Wilfred did his Naval land based training at HMS Vivid II, Devonport in Devon but only a ferry ride away from Torpoint in Cornwall. On 8th September 1899 he joined the crew of HMS Niobe (a Diadem Class cruiser launched in 1897). On 31st December 1899 his naval career ended and in the column headed “If discharged, whither and for what cause” is written “Run”. The next record for Wilfred (see next para) shows he then served in Kitchener’s Horse in the Boer War. So where was the Niobe at the end of December 1899 – according to Lloyds she was in Simon’s Bay or Table Bay off the coast of South Africa. So he did not have too far to “run”. At the start of December 1899 the Niobe helped rescue troops from the stricken SS Ismore.

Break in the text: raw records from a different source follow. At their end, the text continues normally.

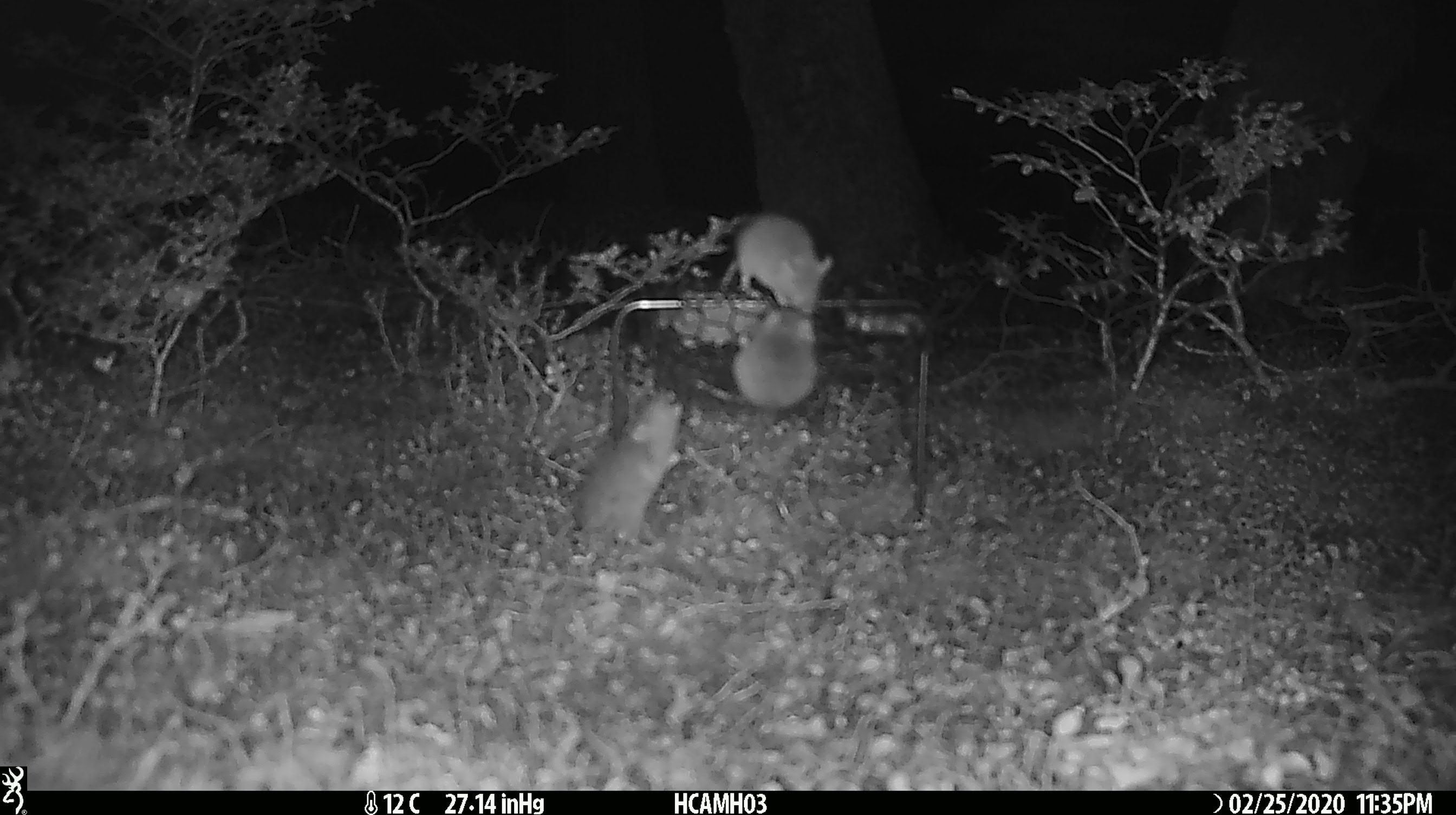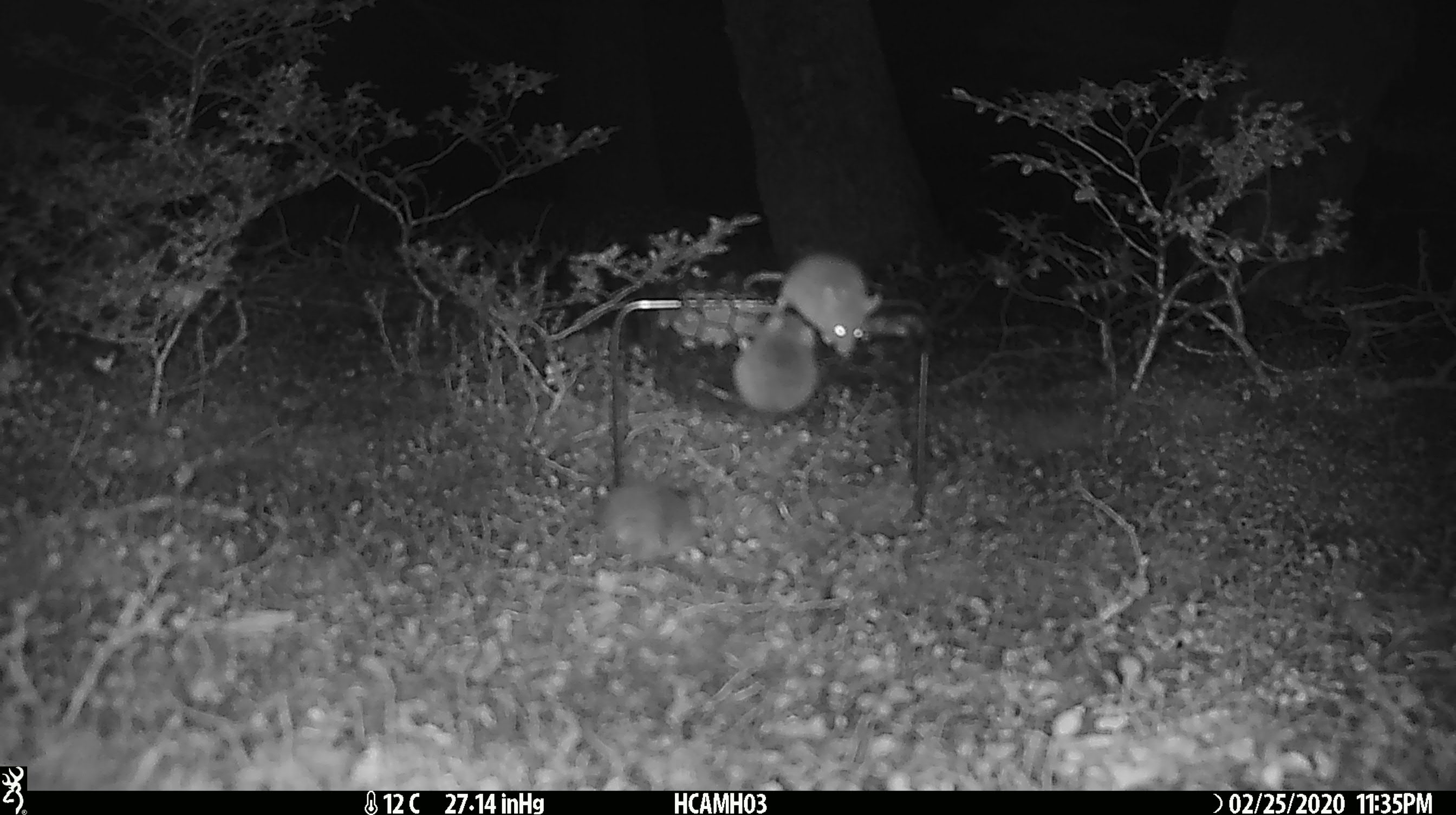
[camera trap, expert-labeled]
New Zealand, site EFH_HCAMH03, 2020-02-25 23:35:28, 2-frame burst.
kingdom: Animalia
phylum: Chordata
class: Mammalia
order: Rodentia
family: Muridae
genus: Mus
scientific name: Mus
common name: mouse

The next record I can find for Wilfred are Medal Roll records for the Cape Colony Cyclist Corps which show his service number was 23919 and he rose to the rank of Sergeant. There is a note that he previously served in Kitchener’s Horse but the records cannot be traced. He was awarded the Queen’s South Africa Medal with two clasps, “Cape Colony” & “South Africa 1901” but he did not qualify for the King’s South Africa Medal. So, his time in South Africa must have been quite short and his second child was born in Birmingham on 23rd March 1902.

The family, now consisting of Wilfred, Amy, four daughters and two sons can be found on the 1911 Census living in Sutton Coldfield, Birmingham. Wilfred was a “Grocer & Coal Merchant” on his own account. The next record for the family indicates that Wilfred did not find his finest hour being a grocer and coal merchant (rather a strange combination).
There is no evidence that Wilfred served in the first World War but a lot of WW1 service records were lost in WW2. He would have been 32 at the start of the conflict and it may be significant that the last of his children was born in 1914 in Tamworth, Staffordshire.

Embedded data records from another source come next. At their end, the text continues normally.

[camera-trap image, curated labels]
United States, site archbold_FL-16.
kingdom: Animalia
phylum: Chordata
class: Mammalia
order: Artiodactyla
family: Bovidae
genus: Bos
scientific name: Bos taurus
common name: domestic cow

The manifest of the SS Minnedosa (Canadian Pacific Railway Steamship Line) as she left Liverpool on 20th April 1921 bound for Quebec bears the names of Mrs A E Jordison and her now seven children, but Wilfred is not listed. They all travelled 3rd class or “steerage” as it is often called. However, we know Wilfred went to Canada as the whole family are listed on the 1st June 1921 Canada Census. Presumably, with his Naval experience Wilfred worked his passage or was he a stowaway (I would not put it past him).

The 1921 Canada Census shows the family living in Vancouver and Wilfred working as a “roofer”. The other interesting thing is that Wilfred’s religion was given as Roman Catholic along with all the children but Amy was Church of England.

Amy died in 1943 and is buried in Mountain View Cemetery, Vancouver. Wilfred married again (date unknown) to a lady of Scottish extraction called Isabella. Ship’s manifests show them visiting Scotland in 1953. Wilfred died 13th November 1956 aged 74 and is also buried in Mountain view Cemetery. Isabella who was 17 years younger than Wilfred died in 1975 and was also buried in Mountain View Cemetery.

Postscripts
(1) all the children seem to have lived full lives, married and raised children with five passing away in British Columbia, one in Washington State, USA and the seventh returned to England and passed away in London.
(2) In 1910 HMS Niobe was given to Canada and became the second fighting ship of the recently formed Royal Canadian Navy. In WW1 she patrolled the eastern coasts of Canada & the USA. She was scrapped in 1922.